━━━━━ Brongegevens ━━━━━

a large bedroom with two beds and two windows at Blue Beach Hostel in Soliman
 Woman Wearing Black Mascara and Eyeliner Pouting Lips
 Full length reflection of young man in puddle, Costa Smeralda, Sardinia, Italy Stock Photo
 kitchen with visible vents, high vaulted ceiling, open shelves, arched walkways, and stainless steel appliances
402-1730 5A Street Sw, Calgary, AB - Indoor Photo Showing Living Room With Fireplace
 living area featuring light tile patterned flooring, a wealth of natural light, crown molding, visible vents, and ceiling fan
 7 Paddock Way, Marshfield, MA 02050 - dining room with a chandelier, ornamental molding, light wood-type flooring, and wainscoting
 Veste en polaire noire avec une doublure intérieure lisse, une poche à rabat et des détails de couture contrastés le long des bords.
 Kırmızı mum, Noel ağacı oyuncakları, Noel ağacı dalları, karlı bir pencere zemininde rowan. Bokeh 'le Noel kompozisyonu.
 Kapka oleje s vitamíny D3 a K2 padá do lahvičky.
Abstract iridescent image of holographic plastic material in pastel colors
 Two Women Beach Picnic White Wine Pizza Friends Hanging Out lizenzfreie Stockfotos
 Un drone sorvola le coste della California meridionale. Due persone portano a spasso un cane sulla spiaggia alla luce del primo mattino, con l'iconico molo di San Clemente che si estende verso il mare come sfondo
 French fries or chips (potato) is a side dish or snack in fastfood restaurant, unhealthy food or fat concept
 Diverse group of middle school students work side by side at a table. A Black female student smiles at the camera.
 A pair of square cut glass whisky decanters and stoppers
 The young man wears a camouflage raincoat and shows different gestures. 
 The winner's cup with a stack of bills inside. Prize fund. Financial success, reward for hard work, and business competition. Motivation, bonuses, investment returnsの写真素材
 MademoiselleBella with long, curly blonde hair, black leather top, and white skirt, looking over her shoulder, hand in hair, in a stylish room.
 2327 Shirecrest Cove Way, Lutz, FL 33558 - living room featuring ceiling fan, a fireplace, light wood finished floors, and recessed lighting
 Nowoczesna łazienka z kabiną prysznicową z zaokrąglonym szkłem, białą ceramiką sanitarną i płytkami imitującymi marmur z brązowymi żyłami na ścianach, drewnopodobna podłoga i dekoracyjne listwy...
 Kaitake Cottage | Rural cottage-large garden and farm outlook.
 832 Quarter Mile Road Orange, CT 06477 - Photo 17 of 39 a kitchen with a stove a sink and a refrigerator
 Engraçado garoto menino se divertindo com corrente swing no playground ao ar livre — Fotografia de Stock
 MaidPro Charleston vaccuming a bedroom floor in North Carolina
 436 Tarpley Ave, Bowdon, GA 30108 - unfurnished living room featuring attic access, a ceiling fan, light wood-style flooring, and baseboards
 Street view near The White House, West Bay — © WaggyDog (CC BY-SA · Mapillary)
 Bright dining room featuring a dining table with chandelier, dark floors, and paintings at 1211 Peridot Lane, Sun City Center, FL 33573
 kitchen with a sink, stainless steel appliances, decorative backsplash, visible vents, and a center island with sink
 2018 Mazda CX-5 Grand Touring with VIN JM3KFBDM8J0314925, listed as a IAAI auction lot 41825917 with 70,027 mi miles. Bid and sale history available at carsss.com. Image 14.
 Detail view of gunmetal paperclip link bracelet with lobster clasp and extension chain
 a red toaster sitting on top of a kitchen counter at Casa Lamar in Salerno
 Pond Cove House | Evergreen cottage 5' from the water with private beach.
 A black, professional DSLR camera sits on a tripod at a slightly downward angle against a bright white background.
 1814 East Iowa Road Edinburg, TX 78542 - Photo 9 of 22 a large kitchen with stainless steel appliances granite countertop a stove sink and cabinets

━━━━━

*Opdrachtdetails*: Haal alle records hierboven ongewijzigd over en geef ze regel voor regel terug.

*Uitgewerkte opgave*:
a large bedroom with two beds and two windows at Blue Beach Hostel in Soliman
 Woman Wearing Black Mascara and Eyeliner Pouting Lips
 Full length reflection of young man in puddle, Costa Smeralda, Sardinia, Italy Stock Photo
 kitchen with visible vents, high vaulted ceiling, open shelves, arched walkways, and stainless steel appliances
402-1730 5A Street Sw, Calgary, AB - Indoor Photo Showing Living Room With Fireplace
 living area featuring light tile patterned flooring, a wealth of natural light, crown molding, visible vents, and ceiling fan
 7 Paddock Way, Marshfield, MA 02050 - dining room with a chandelier, ornamental molding, light wood-type flooring, and wainscoting
 Veste en polaire noire avec une doublure intérieure lisse, une poche à rabat et des détails de couture contrastés le long des bords.
 Kırmızı mum, Noel ağacı oyuncakları, Noel ağacı dalları, karlı bir pencere zemininde rowan. Bokeh 'le Noel kompozisyonu.
 Kapka oleje s vitamíny D3 a K2 padá do lahvičky.
Abstract iridescent image of holographic plastic material in pastel colors
 Two Women Beach Picnic White Wine Pizza Friends Hanging Out lizenzfreie Stockfotos
 Un drone sorvola le coste della California meridionale. Due persone portano a spasso un cane sulla spiaggia alla luce del primo mattino, con l'iconico molo di San Clemente che si estende verso il mare come sfondo
 French fries or chips (potato) is a side dish or snack in fastfood restaurant, unhealthy food or fat concept
 Diverse group of middle school students work side by side at a table. A Black female student smiles at the camera.
 A pair of square cut glass whisky decanters and stoppers
 The young man wears a camouflage raincoat and shows different gestures. 
 The winner's cup with a stack of bills inside. Prize fund. Financial success, reward for hard work, and business competition. Motivation, bonuses, investment returnsの写真素材
 MademoiselleBella with long, curly blonde hair, black leather top, and white skirt, looking over her shoulder, hand in hair, in a stylish room.
 2327 Shirecrest Cove Way, Lutz, FL 33558 - living room featuring ceiling fan, a fireplace, light wood finished floors, and recessed lighting
 Nowoczesna łazienka z kabiną prysznicową z zaokrąglonym szkłem, białą ceramiką sanitarną i płytkami imitującymi marmur z brązowymi żyłami na ścianach, drewnopodobna podłoga i dekoracyjne listwy...
 Kaitake Cottage | Rural cottage-large garden and farm outlook.
 832 Quarter Mile Road Orange, CT 06477 - Photo 17 of 39 a kitchen with a stove a sink and a refrigerator
 Engraçado garoto menino se divertindo com corrente swing no playground ao ar livre — Fotografia de Stock
 MaidPro Charleston vaccuming a bedroom floor in North Carolina
 436 Tarpley Ave, Bowdon, GA 30108 - unfurnished living room featuring attic access, a ceiling fan, light wood-style flooring, and baseboards
 Street view near The White House, West Bay — © WaggyDog (CC BY-SA · Mapillary)
 Bright dining room featuring a dining table with chandelier, dark floors, and paintings at 1211 Peridot Lane, Sun City Center, FL 33573
 kitchen with a sink, stainless steel appliances, decorative backsplash, visible vents, and a center island with sink
 2018 Mazda CX-5 Grand Touring with VIN JM3KFBDM8J0314925, listed as a IAAI auction lot 41825917 with 70,027 mi miles. Bid and sale history available at carsss.com. Image 14.
 Detail view of gunmetal paperclip link bracelet with lobster clasp and extension chain
 a red toaster sitting on top of a kitchen counter at Casa Lamar in Salerno
 Pond Cove House | Evergreen cottage 5' from the water with private beach.
 A black, professional DSLR camera sits on a tripod at a slightly downward angle against a bright white background.
 1814 East Iowa Road Edinburg, TX 78542 - Photo 9 of 22 a large kitchen with stainless steel appliances granite countertop a stove sink and cabinets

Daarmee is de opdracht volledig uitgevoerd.